The graphic character representation of certain symbols in ISO IR6 is explicitly defined, even though the same binary representation may have a different graphic character representation in other 7-bit schemes. For example, in the version of ISO 646 used in Japan (ISO-IR 14 Romaji), 05/12 is represented as “¥” rather than backslash “\”. It is the responsibility of the application to assure that the input method and display of such symbols to the user is mapped to the correct encoding, regardless of locale.

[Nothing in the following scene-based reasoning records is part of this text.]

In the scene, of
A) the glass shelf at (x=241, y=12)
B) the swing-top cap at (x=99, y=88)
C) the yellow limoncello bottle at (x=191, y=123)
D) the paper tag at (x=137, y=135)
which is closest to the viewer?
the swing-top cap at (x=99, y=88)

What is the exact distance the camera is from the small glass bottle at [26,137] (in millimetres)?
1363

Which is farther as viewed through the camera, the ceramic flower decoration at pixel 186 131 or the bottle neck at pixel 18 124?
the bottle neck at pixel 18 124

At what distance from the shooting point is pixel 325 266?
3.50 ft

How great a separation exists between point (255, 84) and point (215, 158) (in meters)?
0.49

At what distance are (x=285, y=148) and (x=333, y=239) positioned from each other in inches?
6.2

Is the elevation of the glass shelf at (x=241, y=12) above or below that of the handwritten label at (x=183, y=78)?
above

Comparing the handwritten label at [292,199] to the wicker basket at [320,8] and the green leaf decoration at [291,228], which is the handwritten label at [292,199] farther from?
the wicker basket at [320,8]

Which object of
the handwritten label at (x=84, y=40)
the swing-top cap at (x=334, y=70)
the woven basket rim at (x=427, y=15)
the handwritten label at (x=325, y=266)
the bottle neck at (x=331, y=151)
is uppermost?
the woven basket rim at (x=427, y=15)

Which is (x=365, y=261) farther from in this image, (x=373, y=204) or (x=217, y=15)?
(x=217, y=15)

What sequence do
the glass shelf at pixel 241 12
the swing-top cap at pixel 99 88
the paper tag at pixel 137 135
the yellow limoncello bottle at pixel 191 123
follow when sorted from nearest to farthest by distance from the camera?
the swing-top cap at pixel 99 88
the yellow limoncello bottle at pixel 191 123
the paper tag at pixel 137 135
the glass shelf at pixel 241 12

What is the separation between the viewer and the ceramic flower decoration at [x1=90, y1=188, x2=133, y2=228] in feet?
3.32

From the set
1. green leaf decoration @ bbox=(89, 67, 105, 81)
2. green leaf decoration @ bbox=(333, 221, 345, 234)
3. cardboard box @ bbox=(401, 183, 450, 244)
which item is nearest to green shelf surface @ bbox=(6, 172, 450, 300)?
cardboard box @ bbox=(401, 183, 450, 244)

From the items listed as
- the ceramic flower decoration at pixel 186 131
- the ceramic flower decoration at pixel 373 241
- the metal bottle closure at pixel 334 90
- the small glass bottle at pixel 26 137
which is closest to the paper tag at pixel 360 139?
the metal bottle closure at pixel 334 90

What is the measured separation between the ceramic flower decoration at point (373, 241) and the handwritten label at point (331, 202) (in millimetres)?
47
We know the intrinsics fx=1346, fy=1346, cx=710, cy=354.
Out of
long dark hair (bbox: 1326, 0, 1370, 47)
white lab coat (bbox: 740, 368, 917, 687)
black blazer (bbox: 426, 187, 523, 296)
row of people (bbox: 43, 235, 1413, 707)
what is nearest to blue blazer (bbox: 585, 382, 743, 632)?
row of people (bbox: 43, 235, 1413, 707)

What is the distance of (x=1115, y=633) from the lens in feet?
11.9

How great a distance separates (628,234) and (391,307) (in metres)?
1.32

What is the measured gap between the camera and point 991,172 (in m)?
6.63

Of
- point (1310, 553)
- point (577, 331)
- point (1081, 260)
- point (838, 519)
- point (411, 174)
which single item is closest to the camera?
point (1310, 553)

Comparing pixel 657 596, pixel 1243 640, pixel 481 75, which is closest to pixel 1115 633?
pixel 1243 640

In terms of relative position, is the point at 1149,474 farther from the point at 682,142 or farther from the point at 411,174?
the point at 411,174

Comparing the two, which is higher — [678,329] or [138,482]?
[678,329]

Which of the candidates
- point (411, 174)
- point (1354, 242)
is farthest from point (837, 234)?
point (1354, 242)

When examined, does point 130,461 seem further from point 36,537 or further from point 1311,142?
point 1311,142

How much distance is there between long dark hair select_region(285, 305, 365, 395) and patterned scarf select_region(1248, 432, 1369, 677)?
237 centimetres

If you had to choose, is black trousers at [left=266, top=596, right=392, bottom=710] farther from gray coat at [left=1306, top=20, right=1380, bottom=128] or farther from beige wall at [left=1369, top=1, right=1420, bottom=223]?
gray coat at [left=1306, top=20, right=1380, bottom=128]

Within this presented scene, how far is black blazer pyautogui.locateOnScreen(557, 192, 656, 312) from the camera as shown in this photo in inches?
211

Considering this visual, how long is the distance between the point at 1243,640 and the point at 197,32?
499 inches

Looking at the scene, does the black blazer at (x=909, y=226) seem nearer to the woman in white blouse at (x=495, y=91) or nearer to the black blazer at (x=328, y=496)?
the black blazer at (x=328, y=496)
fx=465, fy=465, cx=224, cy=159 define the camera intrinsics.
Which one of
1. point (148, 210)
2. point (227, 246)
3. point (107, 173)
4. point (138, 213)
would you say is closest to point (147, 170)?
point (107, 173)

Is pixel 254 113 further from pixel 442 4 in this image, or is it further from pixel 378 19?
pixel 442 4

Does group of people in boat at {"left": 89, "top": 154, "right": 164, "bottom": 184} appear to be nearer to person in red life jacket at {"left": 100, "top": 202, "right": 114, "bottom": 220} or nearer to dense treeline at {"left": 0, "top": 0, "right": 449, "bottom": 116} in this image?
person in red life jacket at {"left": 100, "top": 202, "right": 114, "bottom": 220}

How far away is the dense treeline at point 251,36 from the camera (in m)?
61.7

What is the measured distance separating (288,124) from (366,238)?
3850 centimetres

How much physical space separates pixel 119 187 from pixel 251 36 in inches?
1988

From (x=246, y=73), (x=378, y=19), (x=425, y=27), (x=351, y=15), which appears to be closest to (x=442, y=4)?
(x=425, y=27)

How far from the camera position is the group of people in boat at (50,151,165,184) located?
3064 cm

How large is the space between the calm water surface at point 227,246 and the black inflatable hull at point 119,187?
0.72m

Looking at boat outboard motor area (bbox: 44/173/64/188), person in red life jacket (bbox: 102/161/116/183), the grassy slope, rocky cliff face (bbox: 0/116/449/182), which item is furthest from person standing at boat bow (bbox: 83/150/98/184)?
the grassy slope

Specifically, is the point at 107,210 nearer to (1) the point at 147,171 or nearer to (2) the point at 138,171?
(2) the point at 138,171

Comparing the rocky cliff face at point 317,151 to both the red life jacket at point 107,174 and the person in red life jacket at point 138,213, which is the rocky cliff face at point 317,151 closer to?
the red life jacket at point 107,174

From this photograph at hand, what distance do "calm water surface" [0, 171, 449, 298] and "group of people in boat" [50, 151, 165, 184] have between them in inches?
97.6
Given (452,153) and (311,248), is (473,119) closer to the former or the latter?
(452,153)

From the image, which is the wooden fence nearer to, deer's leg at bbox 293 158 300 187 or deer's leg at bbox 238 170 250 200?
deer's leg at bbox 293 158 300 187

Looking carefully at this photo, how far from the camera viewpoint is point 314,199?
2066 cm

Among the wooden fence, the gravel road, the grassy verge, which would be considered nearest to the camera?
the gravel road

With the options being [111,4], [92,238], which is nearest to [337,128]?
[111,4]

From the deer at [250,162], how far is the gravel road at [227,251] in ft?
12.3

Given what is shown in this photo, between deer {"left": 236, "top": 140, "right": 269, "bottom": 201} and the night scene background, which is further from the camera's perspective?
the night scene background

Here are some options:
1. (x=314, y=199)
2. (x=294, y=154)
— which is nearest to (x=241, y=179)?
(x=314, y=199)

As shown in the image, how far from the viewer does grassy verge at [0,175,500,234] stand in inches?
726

I.e., if the password is “123\$”, then it should be encoded as 03/01 03/02 03/03 05/12 02/04, regardless of whether the user types the backslash “\”(U+005C) on a Japanese or US keyboard; they should not be expected to type the “¥” (U+00A5) key on a Japanese keyboard, nor should 05/12 be displayed as “¥” if the password is displayed as text.
The restriction to the ISO IR 6 encoding and graphic character representation (rather than, for example, the minimal encoding of UTF-8) also eliminates the ambiguity introduced by homographs (characters that look the same but encode differently), and alternative encodings with the same meaning, such as the single German character “ß” (U+00DF) as opposed to the two-character “ss” (U+0073 U+0073), and the use of phonetic as opposed to ideographic representation of the same meaning, such as Japanese hiragana “ぞう” (U+305E U+3046) versus kanji “像” (U+50CF).
It is the responsibility of the application to prevent the user from creating passwords using characters that cannot be represented; e.g., on a Western European keyboard, the user should not be permitted to enter an accented character such as “é” (U+00E9) or “ö” (U+00F6), since there is no defined mapping of such characters to IS IR 6 characters (such as “e” or “o”).